PURPOSE: The purpose of this case series was to report the impact of a home-based dynamic standing program on postural control and gross motor activity in two children with truncal hypotonia.
BACKGROUNDS/SIGNIFICANCE: Poor postural control associated with central hypotonia limits a child’s ability to interact with the environment, delaying attainment of developmental milestones such as sitting, crawling, standing and walking. Participation in social interactions with peers and caregivers may be restricted resulting in a decreased quality of life. Supported standing programs are commonly used to ameliorate impairments and optimize function in children with poor postural control. Increased social interactions, as well as reduced burden of care have all been associated with supported standing programs. The Upsee is an orthotic standing and walking device which is worn by the child and parent. As the adult stands, moves, and walks the child is encouraged to stand, move, and step. Functional tasks and participation activities are encouraged while the child is in the Upsee. There are no reports of the effectiveness of the Upsee as a dynamic standing program. Because of its simple design and ease of use, the Upsee can be readily added to a home program to increase standing and weight shifting in children.

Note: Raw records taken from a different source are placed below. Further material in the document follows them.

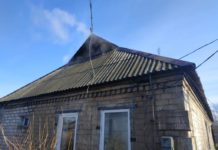 В Павлоградском районе горела крыша дома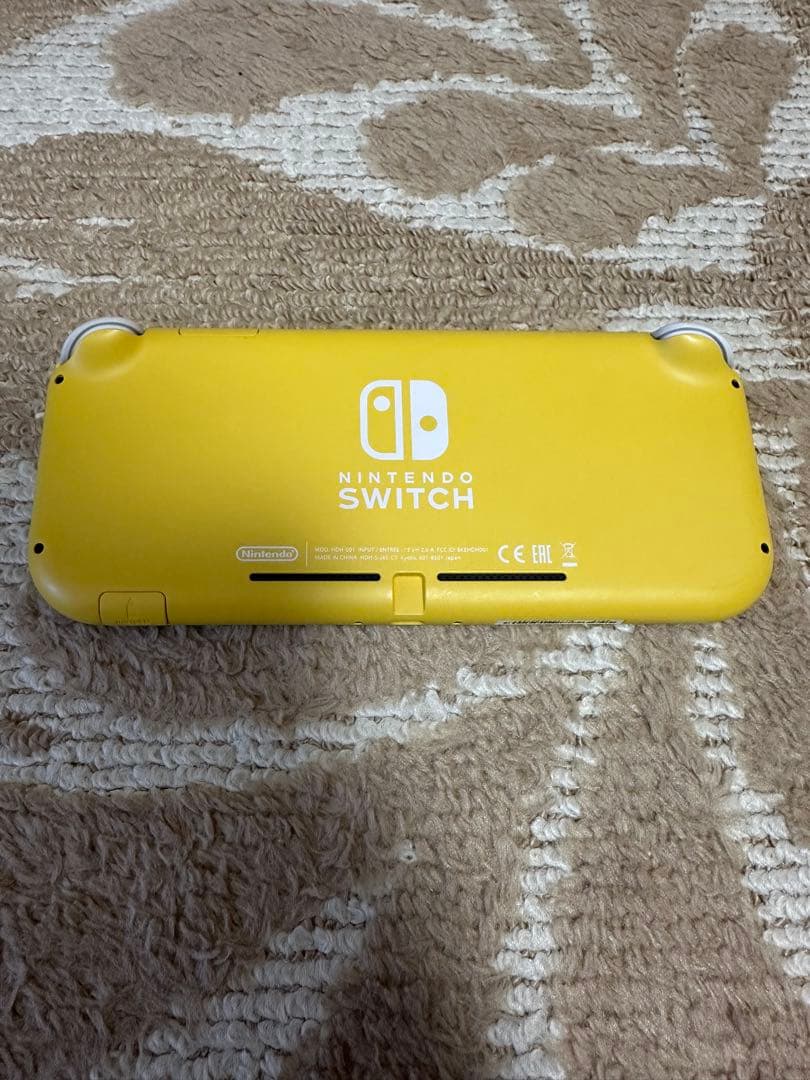 Nintendo Switch Lite イエロー　充電器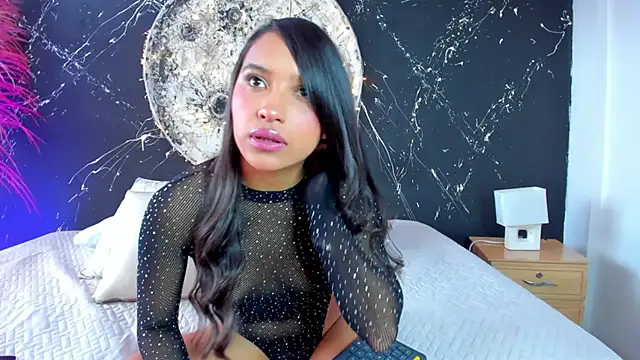 RoxyRoss  online show from 12.02.25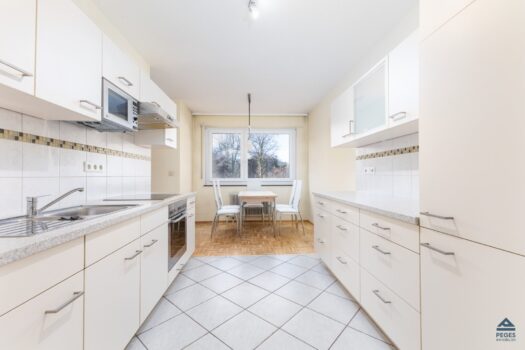 Wohnglück: 4-Zimmer-Wohnung mit Tiefgarage in Ruhelage - Bergheim/Lengfelden 3PeI75vcspvTnyCTIhhuTF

SUBJECTS: Child 1 was a 24-month-old boy born at 37 weeks gestation and diagnosed at birth with a rare form of chromosome 3 deletion and agenesis of the corpus callosum. His Gross Motor Function Classification System (GMFCS) classification was Level IV. Child 2 was a 21-month-old boy born at 39 weeks gestation. Prior to birth, his mother experienced decreased fetal movement. A cesarean section was performed and the baby was found to have a true umbilical cord knot, causing hypoxic ischemic encephalopathy. He was diagnosed with Cerebral Palsy (CP) at 12 months of age. His GMFCS classification was Level V. Both children displayed truncal hypotonicity with significant gross motor delays for their ages. They both had cognitive ability to follow simple commands, but no verbal communication skills. The children had excellent family support and parents of both children expressed an overall goal for improvement with functional independence.
METHODS AND MATERIALS: Each child participated in 12 weeks of a home-based program that included upright dynamic weight bearing using the Upsee device. The harness system was adjusted by a physical therapist during the first assessment period to provide appropriate anatomical alignment and positioning for the children to bear weight through their lower extremities. The families were educated in the correct use of the device, and followed a protocol that included up to 30 minutes of weight bearing per day, 3 to 5 days a week. The parents were educated on dynamic weight bearing to facilitate muscle activation in the trunk and legs while using the Upsee. Families were asked to keep a journal of the amount of time spent in the device and activities performed by their child.
ANALYSES: The Segmental Assessment of Trunk Control (SATCo) and the Gross Motor Function Measure (GMFM- 66) identified changes in gross motor function and trunk control. Pre- and post-intervention scores were compared.
RESULTS: Final scores revealed that both children improved gross motor function, and Child 1 demonstrated improved trunk control in sitting. Child 1 improved his SATCo score from 11/20 to 20/20 and GMFM-66 score from 35 to 42. Child 2 initially scored 0/20 on the SATCo outcome measure, which did not change. His GMFM-66 score improved from 16 to 21. By the end of the study period, both children were able to take steps independently with a gait trainer. This new ability expanded opportunities for physical therapy goals and interventions for both children.
CONCLUSIONS: Children with truncal hypotonia can participate in, and benefit from, a dynamic standing program using the Upsee. We speculate that this program may be effective in improving the gross motor abilities of children with severely impaired postural control. Of the two children, Child 1 demonstrated more improvement in gross motor function and trunk control. One possible reason for this is that Child 2 presented with increased extensor tone of his four extremities, which increased when he became excited or when attempting to focus on an activity at hand and constrained his movement activity. Also, Child 2 spent less time overall in the Upsee, never progressing beyond 15 minutes of weight bearing per session.
Future research is needed to further explore the necessary dosage of an upright dynamic weight bearing program for children with impaired postural control. Studies with a more homogenous and larger sample are needed to conduct a randomized controlled trial design comparing the use of the Upsee to a traditional standing frame. Future studies should also aim to capture changes across the full ICF-CY model, including activities and participation. The findings from this case series support the use of the Upsee as a new home-based upright dynamic weight bearing program for children with impaired postural control.
Flores, Megan; Manella, Kathleen; and Ardolino, Elizabeth, "Upsee Daisy! Gross Motor Outcomes after Dynamic Weight Bearing in Two Children with Truncal Hypotonia: A Case Series" (2017). Physical Therapy. 9.